# Exercise directions
Reproduce the records below exactly, from the line containing "Within this scene, does" through the final line of the records, including both. Leave the pictures out of your copy.

# Data entries
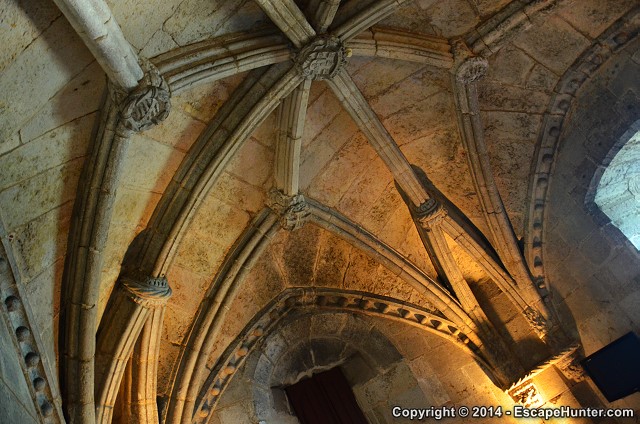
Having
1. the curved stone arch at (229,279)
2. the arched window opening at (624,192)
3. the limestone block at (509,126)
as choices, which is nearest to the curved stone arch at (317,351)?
the curved stone arch at (229,279)

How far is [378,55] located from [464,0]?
0.91 m

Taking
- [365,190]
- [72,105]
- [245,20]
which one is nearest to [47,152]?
[72,105]

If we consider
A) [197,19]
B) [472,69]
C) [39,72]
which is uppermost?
[197,19]

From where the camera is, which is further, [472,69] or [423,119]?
[423,119]

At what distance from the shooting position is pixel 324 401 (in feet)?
23.1

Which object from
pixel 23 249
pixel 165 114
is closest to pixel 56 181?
pixel 23 249

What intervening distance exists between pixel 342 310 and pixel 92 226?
333cm

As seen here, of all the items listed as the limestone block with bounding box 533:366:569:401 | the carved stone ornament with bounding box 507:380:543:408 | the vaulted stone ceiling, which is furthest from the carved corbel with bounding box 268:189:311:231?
the limestone block with bounding box 533:366:569:401

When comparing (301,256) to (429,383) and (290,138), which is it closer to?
(290,138)

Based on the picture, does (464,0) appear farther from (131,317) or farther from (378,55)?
(131,317)

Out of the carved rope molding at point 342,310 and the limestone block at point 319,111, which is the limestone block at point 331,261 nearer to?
the carved rope molding at point 342,310

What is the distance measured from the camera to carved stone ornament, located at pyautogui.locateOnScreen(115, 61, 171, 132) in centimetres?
418

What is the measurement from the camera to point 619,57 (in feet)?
20.8

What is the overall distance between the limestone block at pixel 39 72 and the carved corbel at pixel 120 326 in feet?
5.49
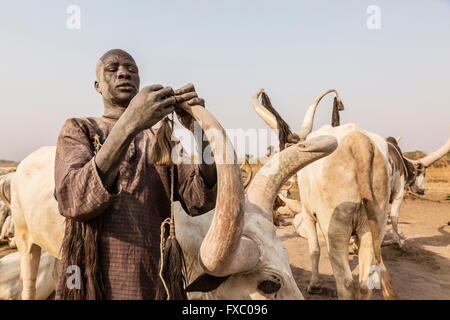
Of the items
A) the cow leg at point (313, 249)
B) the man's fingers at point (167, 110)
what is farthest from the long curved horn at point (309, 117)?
the man's fingers at point (167, 110)

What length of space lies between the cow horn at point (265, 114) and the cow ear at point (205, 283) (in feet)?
7.16

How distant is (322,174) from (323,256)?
379cm

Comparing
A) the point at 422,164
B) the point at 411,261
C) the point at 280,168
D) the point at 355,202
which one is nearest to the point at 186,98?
the point at 280,168

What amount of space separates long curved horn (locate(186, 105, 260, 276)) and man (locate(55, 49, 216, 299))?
0.52 feet

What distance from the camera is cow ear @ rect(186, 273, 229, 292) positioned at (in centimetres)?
190

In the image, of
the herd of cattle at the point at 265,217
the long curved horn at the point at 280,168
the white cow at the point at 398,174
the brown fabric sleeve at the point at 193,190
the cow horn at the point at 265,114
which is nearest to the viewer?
the herd of cattle at the point at 265,217

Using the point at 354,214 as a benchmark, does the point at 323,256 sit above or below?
below

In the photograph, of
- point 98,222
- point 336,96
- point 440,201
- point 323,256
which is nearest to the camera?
point 98,222

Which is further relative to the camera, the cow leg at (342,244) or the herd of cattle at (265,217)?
the cow leg at (342,244)

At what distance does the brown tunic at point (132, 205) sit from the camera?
5.65 ft

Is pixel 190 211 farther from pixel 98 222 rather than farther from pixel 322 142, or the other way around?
pixel 322 142

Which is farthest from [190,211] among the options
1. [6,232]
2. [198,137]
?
[6,232]

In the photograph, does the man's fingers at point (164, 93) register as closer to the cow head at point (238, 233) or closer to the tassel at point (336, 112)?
the cow head at point (238, 233)

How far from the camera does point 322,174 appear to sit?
4.20 m
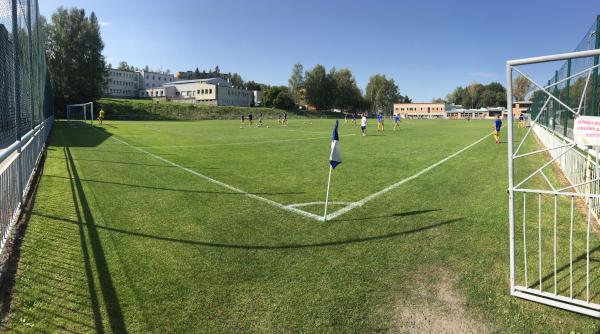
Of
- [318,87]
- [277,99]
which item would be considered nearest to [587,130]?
[277,99]

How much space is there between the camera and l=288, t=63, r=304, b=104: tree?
412 ft

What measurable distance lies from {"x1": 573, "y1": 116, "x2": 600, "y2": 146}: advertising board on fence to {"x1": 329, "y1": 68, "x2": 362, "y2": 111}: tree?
4925 inches

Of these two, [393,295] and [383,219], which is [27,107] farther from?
[393,295]

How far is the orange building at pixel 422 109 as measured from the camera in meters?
147

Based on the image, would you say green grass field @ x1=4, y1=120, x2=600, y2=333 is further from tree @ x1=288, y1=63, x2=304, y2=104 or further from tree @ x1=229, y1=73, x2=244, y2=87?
tree @ x1=229, y1=73, x2=244, y2=87

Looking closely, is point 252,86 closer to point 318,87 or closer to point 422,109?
point 318,87

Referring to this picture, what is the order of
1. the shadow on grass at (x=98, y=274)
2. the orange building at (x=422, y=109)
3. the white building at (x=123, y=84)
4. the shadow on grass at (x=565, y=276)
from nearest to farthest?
the shadow on grass at (x=98, y=274), the shadow on grass at (x=565, y=276), the white building at (x=123, y=84), the orange building at (x=422, y=109)

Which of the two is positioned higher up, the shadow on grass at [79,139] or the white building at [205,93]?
the white building at [205,93]

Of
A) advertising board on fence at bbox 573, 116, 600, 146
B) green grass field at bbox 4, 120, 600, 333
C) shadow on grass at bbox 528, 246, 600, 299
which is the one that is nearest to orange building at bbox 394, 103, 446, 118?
green grass field at bbox 4, 120, 600, 333

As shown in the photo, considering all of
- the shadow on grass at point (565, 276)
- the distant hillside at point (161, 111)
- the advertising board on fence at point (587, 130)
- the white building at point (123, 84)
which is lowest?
the shadow on grass at point (565, 276)

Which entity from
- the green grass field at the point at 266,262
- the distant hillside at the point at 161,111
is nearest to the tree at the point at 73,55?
the distant hillside at the point at 161,111

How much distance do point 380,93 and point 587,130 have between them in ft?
514

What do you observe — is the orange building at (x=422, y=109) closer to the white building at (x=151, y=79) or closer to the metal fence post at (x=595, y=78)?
the white building at (x=151, y=79)

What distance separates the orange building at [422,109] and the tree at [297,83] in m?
42.4
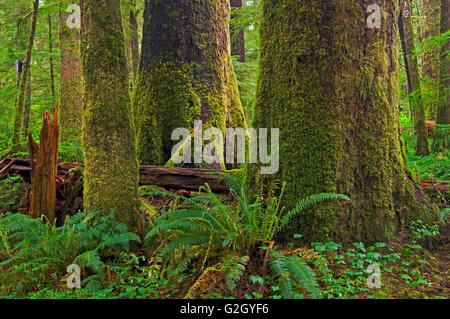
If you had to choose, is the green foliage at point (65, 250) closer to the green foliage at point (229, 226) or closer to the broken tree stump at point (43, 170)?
the green foliage at point (229, 226)

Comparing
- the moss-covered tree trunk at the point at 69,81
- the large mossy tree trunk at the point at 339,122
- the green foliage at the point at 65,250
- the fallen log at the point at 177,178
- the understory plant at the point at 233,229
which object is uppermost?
the moss-covered tree trunk at the point at 69,81

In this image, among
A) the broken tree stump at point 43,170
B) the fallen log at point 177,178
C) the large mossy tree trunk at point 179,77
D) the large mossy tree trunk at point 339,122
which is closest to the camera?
the large mossy tree trunk at point 339,122

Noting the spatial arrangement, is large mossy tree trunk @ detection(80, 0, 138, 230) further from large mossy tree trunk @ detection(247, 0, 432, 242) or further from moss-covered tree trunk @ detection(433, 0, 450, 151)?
moss-covered tree trunk @ detection(433, 0, 450, 151)

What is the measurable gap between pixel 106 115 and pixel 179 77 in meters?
2.82

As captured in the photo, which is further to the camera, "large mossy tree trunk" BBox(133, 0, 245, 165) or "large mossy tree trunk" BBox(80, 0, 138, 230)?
"large mossy tree trunk" BBox(133, 0, 245, 165)

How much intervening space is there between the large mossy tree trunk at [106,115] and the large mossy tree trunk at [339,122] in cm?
173

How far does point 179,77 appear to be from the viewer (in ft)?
21.8

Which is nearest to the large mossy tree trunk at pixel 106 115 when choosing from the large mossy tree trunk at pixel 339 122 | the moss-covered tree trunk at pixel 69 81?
the large mossy tree trunk at pixel 339 122

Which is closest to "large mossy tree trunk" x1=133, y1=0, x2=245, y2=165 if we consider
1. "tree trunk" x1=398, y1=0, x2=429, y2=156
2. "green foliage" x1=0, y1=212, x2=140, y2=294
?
"green foliage" x1=0, y1=212, x2=140, y2=294

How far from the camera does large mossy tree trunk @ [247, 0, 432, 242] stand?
353 centimetres

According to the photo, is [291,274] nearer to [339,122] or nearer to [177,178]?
[339,122]

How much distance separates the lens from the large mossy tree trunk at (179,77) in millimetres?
6547

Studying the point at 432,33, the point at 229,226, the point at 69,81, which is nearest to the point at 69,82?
the point at 69,81

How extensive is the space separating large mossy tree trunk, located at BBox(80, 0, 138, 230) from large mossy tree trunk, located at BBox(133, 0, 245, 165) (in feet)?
7.53
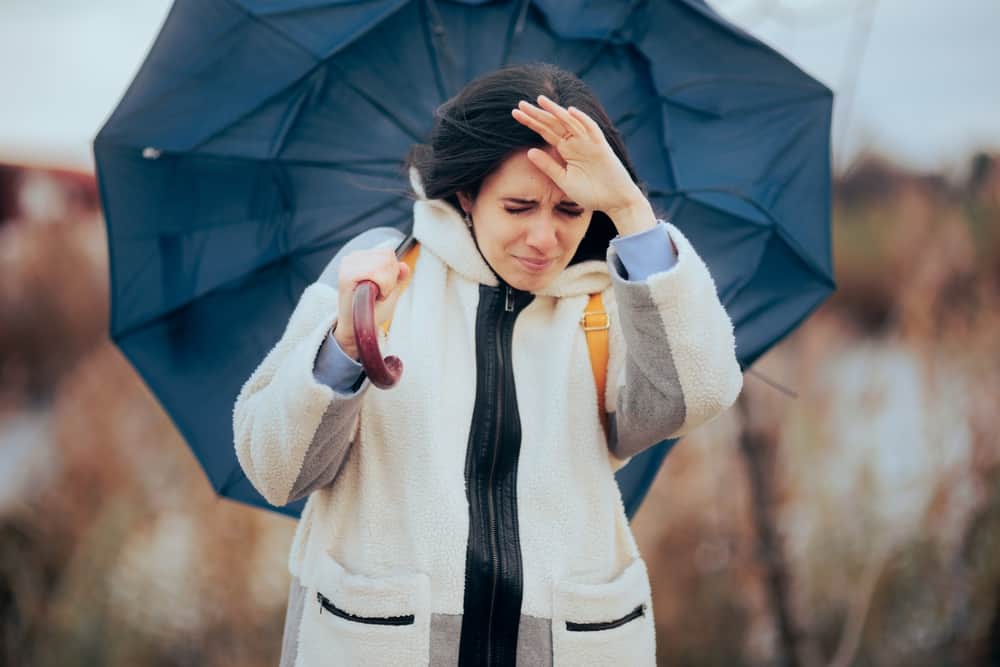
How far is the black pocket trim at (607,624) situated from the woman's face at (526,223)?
1.80 feet

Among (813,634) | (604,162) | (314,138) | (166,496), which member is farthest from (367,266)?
(813,634)

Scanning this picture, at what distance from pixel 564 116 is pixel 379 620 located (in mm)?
816

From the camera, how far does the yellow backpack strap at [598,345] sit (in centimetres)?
170

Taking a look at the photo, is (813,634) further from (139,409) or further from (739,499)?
(139,409)

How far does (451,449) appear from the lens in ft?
5.13

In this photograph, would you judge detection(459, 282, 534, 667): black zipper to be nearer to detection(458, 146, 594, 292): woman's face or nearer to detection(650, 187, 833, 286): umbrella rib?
detection(458, 146, 594, 292): woman's face

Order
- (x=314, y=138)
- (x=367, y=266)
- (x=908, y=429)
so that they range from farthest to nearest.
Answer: (x=908, y=429) → (x=314, y=138) → (x=367, y=266)

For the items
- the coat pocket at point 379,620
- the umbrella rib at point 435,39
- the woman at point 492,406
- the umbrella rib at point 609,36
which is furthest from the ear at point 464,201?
the coat pocket at point 379,620

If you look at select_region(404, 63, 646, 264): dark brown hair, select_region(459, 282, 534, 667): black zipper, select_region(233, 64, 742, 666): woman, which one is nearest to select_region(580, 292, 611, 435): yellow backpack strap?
select_region(233, 64, 742, 666): woman

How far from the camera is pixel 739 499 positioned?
4.07 m

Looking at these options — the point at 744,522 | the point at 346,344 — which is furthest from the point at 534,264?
the point at 744,522

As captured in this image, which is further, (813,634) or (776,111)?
(813,634)

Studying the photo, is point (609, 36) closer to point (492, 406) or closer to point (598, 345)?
point (598, 345)

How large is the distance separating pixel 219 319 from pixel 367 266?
2.30 feet
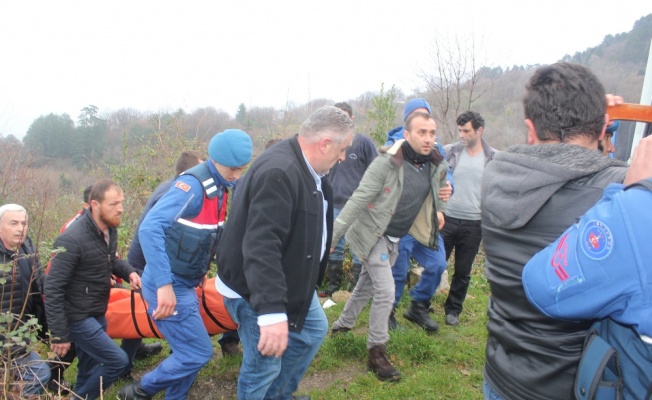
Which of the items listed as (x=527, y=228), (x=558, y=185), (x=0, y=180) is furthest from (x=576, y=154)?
(x=0, y=180)

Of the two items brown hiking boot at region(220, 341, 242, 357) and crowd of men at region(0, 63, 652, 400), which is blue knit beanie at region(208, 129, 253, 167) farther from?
brown hiking boot at region(220, 341, 242, 357)

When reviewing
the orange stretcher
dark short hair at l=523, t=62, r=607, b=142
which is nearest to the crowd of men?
dark short hair at l=523, t=62, r=607, b=142

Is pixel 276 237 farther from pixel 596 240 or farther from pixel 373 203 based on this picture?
pixel 373 203

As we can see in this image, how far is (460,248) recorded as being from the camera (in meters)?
4.88

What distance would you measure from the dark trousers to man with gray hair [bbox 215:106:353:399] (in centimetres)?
243

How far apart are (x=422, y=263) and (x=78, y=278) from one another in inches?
122

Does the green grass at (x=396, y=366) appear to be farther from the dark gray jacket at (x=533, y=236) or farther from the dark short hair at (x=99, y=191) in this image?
the dark gray jacket at (x=533, y=236)

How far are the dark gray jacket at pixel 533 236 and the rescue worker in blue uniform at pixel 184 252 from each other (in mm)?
2120

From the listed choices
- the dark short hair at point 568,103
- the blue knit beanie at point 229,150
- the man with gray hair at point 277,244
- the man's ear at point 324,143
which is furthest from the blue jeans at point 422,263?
the dark short hair at point 568,103

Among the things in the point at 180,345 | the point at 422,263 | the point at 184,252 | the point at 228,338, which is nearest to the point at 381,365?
the point at 422,263

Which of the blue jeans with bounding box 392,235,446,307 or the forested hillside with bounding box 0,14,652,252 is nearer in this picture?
the blue jeans with bounding box 392,235,446,307

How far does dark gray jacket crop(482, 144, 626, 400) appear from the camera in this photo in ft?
4.55

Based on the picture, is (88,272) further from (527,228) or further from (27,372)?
(527,228)

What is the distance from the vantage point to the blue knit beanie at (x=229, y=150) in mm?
3205
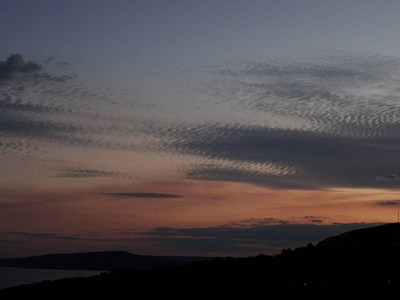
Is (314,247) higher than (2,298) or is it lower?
higher

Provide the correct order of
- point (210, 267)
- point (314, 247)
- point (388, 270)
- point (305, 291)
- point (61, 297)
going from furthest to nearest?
1. point (314, 247)
2. point (210, 267)
3. point (388, 270)
4. point (61, 297)
5. point (305, 291)

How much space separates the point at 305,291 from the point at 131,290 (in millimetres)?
16808

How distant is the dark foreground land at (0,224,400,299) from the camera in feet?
197

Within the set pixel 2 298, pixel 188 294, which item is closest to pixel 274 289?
pixel 188 294

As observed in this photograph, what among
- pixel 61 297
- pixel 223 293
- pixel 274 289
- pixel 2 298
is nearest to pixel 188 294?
pixel 223 293

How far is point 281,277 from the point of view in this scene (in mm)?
67062

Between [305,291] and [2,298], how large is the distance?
31.2 meters

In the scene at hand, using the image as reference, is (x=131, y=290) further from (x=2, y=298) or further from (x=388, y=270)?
(x=388, y=270)

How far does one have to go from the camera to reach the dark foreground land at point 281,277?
197 feet

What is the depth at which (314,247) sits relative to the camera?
82.3m

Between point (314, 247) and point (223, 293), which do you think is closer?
point (223, 293)

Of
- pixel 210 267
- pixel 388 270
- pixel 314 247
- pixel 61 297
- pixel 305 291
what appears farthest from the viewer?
pixel 314 247

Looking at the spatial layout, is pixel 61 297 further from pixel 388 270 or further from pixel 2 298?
pixel 388 270

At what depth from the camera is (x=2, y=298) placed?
6681 cm
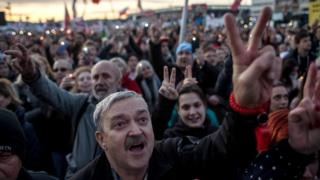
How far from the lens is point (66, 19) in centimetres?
2031

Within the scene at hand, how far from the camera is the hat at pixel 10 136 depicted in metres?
2.47

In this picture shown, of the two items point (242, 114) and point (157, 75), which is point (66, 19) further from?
point (242, 114)

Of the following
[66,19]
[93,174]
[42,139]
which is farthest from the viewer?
[66,19]

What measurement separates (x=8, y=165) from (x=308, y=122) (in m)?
1.45

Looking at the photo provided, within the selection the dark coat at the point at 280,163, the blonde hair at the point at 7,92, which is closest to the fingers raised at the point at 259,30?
the dark coat at the point at 280,163

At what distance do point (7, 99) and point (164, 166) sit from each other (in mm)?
2617

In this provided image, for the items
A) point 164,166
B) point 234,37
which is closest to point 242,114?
point 234,37

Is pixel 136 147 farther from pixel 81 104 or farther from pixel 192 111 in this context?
pixel 81 104

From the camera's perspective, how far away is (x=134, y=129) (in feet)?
7.82

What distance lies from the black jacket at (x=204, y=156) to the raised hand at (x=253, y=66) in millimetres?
123

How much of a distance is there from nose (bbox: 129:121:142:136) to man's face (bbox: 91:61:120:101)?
6.11 ft

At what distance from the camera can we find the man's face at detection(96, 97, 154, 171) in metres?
2.36

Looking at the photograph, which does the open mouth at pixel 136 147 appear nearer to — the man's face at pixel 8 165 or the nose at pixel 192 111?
the man's face at pixel 8 165

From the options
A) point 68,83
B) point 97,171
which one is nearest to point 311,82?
point 97,171
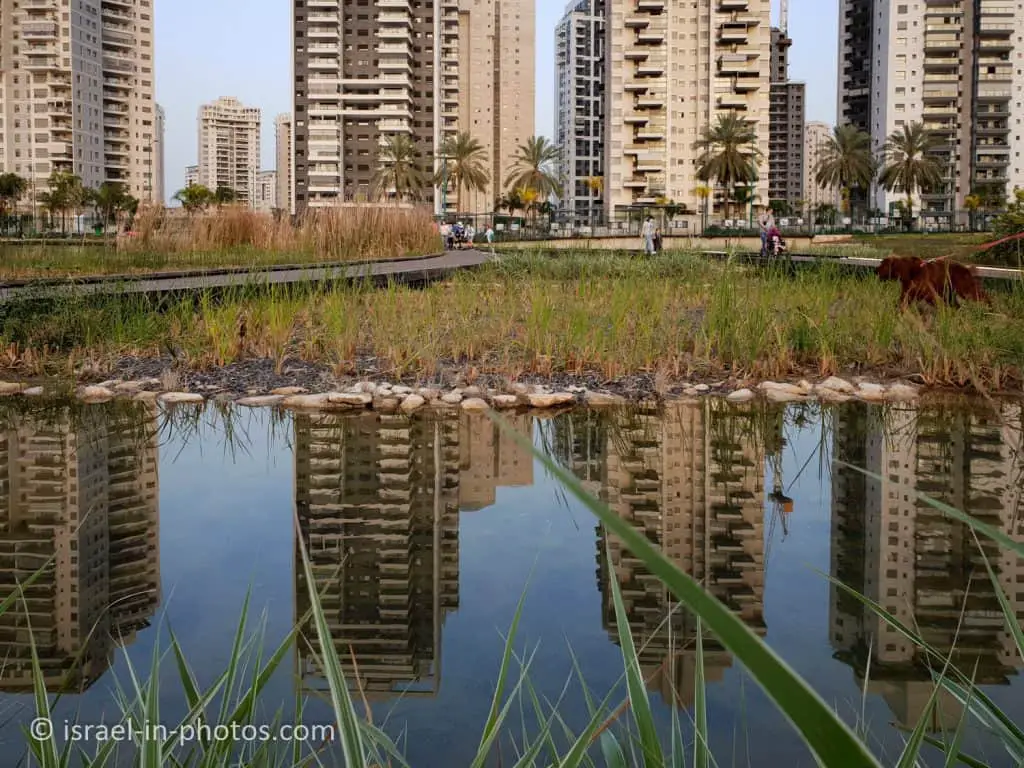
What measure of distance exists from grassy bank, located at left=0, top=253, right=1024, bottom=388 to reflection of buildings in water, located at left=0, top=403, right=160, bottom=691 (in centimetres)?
282

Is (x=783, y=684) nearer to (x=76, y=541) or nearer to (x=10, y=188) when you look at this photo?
(x=76, y=541)

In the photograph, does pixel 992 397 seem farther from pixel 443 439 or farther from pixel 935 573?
pixel 935 573

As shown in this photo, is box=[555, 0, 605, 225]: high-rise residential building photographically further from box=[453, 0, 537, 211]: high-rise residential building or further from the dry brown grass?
the dry brown grass

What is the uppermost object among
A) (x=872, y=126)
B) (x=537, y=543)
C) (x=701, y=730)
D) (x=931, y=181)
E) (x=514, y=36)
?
(x=514, y=36)

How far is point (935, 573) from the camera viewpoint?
3.87 metres

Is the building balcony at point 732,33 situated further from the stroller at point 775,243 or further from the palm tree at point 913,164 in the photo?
the stroller at point 775,243

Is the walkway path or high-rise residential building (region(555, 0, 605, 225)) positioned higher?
high-rise residential building (region(555, 0, 605, 225))

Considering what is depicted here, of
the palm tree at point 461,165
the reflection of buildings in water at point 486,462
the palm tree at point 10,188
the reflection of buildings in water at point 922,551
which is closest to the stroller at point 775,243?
the reflection of buildings in water at point 922,551

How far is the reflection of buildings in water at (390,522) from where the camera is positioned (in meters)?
3.14

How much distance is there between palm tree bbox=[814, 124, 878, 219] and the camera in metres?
89.2

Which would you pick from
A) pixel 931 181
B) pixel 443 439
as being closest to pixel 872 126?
pixel 931 181

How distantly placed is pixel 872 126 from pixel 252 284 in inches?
4112

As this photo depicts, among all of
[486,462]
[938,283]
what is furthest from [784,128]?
[486,462]

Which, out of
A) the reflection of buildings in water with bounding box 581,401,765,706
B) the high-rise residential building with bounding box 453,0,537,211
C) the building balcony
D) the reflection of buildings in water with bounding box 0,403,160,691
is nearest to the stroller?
the reflection of buildings in water with bounding box 581,401,765,706
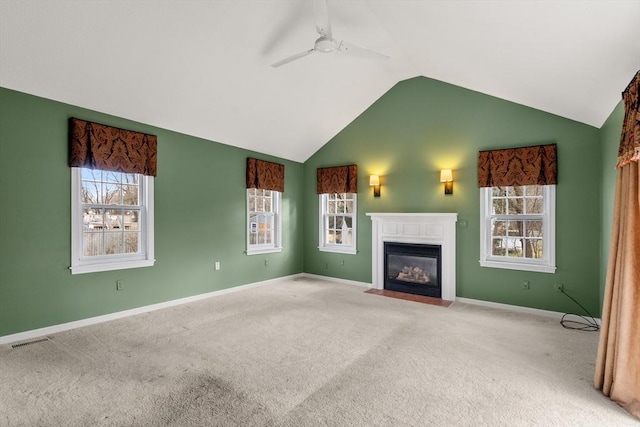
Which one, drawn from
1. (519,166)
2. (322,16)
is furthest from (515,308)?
(322,16)

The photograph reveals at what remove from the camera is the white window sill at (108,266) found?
3873 millimetres

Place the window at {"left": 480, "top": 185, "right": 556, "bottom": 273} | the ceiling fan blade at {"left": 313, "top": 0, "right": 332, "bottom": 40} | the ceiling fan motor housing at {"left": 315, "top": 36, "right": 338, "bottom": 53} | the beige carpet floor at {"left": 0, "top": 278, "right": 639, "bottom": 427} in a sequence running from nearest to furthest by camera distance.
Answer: the beige carpet floor at {"left": 0, "top": 278, "right": 639, "bottom": 427} → the ceiling fan blade at {"left": 313, "top": 0, "right": 332, "bottom": 40} → the ceiling fan motor housing at {"left": 315, "top": 36, "right": 338, "bottom": 53} → the window at {"left": 480, "top": 185, "right": 556, "bottom": 273}

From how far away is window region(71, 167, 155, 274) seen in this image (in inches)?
153

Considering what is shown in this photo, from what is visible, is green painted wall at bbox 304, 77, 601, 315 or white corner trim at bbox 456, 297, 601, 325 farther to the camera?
white corner trim at bbox 456, 297, 601, 325

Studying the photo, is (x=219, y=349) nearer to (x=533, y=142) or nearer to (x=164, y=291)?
(x=164, y=291)

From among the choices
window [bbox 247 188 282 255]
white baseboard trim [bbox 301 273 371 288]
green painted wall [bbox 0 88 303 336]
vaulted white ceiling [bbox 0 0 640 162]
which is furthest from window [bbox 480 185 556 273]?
green painted wall [bbox 0 88 303 336]

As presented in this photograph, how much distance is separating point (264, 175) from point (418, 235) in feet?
9.82

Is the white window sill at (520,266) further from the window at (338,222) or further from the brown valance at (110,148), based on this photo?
the brown valance at (110,148)

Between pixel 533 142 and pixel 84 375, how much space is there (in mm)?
5751

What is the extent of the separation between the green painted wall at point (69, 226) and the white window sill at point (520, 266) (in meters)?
3.91

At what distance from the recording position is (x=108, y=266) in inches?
163

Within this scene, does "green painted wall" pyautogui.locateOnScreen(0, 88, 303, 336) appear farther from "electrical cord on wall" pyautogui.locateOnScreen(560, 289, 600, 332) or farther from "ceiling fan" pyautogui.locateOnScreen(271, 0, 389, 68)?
"electrical cord on wall" pyautogui.locateOnScreen(560, 289, 600, 332)

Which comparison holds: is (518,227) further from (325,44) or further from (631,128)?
(325,44)

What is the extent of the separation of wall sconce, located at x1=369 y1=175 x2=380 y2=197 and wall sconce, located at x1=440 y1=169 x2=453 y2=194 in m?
1.14
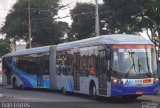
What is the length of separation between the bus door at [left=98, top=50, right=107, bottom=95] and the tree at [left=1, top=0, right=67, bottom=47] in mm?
50753

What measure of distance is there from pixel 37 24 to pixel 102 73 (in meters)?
53.3

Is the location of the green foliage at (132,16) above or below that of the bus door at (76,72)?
above

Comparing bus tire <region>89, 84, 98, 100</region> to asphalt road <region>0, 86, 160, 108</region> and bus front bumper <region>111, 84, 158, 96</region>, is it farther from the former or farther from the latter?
bus front bumper <region>111, 84, 158, 96</region>

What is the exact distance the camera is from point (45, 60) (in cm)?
3453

# Expected answer
Within this scene, does "green painted wall" pyautogui.locateOnScreen(0, 88, 303, 336) appear farther from "electrical cord on wall" pyautogui.locateOnScreen(560, 289, 600, 332) or farther from "ceiling fan" pyautogui.locateOnScreen(271, 0, 389, 68)?
"electrical cord on wall" pyautogui.locateOnScreen(560, 289, 600, 332)

Which comparison holds: is (518,227) further from (325,44) or further from (631,128)?
(325,44)

What is the extent of the separation of wall sconce, located at x1=369 y1=175 x2=380 y2=197 and wall sconce, located at x1=440 y1=169 x2=453 y2=194 in m?
1.14
What is the length of separation between the bus door at [left=98, top=50, right=107, bottom=95] and the tree at [left=1, top=0, right=67, bottom=47] in mm?
50753

What measure of distance is there from pixel 37 24 to pixel 102 73 (in meters)?
53.3

Is the location of the green foliage at (132,16) above or below that of the bus door at (76,72)?
above

Comparing bus tire <region>89, 84, 98, 100</region> to asphalt road <region>0, 86, 160, 108</region> and bus front bumper <region>111, 84, 158, 96</region>, is it farther from the former or farther from the latter?
bus front bumper <region>111, 84, 158, 96</region>

What is the exact distance the camera is from point (45, 60) (in cm)?
3453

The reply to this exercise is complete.